12.10.2011

Here's what i'm thinking..


Mmmmm… I did it wrong and… a light?


What am I supposed to do with my will? Even though I try to put everything of it on every single part of my days, weeks, months I just can’t get what I suppose to get by now. Taking time to think about mistakes is good. It makes you feel better inside ‘cause you can realize that you’re still a simple human being and the world, God or life is giving you a chance to make things right this time. Like I heard once: “ilusión de una esperanza renovada”; illusion of a brand new hope. When it’s about your self-esteem, your qualities, abilities, dreams, projects, your whole YOU, it’s hard to leave everything you’ve been living on behind. To forget how much you tried or didn’t. How much you wanted that in your life. Sounds simple but it’s difficult. But then you start thinking… even watching in front of you like a movie flash-forward scene… there you are, after all those hard times. You survived and you’re reaching what you wanted mostly. You can see yourself making your dreams come true and your eyes… your eyes are full of glee, strength and hope. Yep, hope a brand new one and there is when you see that beautiful sparkle on them that reminds you that everything is possible, that you have to keep pushing ‘til you get what you want, that this is what life’s about. Would everything make sense if dreams came true so easy? Don’t really think so at all. God’s given to us different qualities to face every problem now it’s up to us to know and find out how to use every single one of them. That’s the key. On my case I will try to make more effort on the ones I have. Just don’t wanna waste more time thinking about my ego and what people’s gonna think or talk about me. That just doesn’t even matter.
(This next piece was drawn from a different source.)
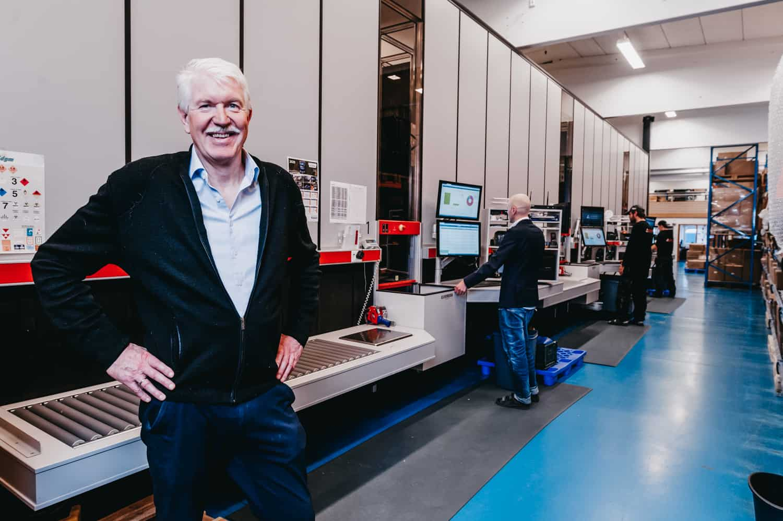 Administrerende direktør, Jan Kleven, smiler stolt til kameraet foran Elotecs AutoStore-løsning med medarbejdere, der betjener portene i baggrunden.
Straightaway after I read the previous paragraph came to my mind… other sparkling eyes. The difference between these ones and mine was the first ones belong to a manly face. Wanna guess? JJ… obviously just couldn’t miss something so reflexive. What? Am I wrong? Why… oh right. He’s not N right? Got it. Then… why is he appearing here? One long answer. Just the fact to see and keep watching for a while his eyes… yep, it’s like… it feels like you… you could see… through them. What? What did I see? I… didn’t see anything. We’re metaphorically speaking. But… I… I forgot… all. All my fears, prejudices, sufferings, falls, just all. What was strong on my mind all the time… Hope. Like all I ever need to keep going was him… and if that happens just to look to his eyes… I can’t even imagine how it would be if I ever meet him. It felt like he was the beginning of something so much brighter and better… I wanna make it clear I’m not in the darkness and on the bottom and stuff. It’s just I’m a teenager –I guess I’m 18 does it count?- and I’m living hard times ‘cause there’s so many things I have to do to make come true my dreams and it’s hard for so many reasons and I just like writing down. That’s how I express myself and I truly believe that if a sparkle or light just like the one that gets light on me when I look at him were always in my life it’d be so much easy and pleasing. Just saying, just that.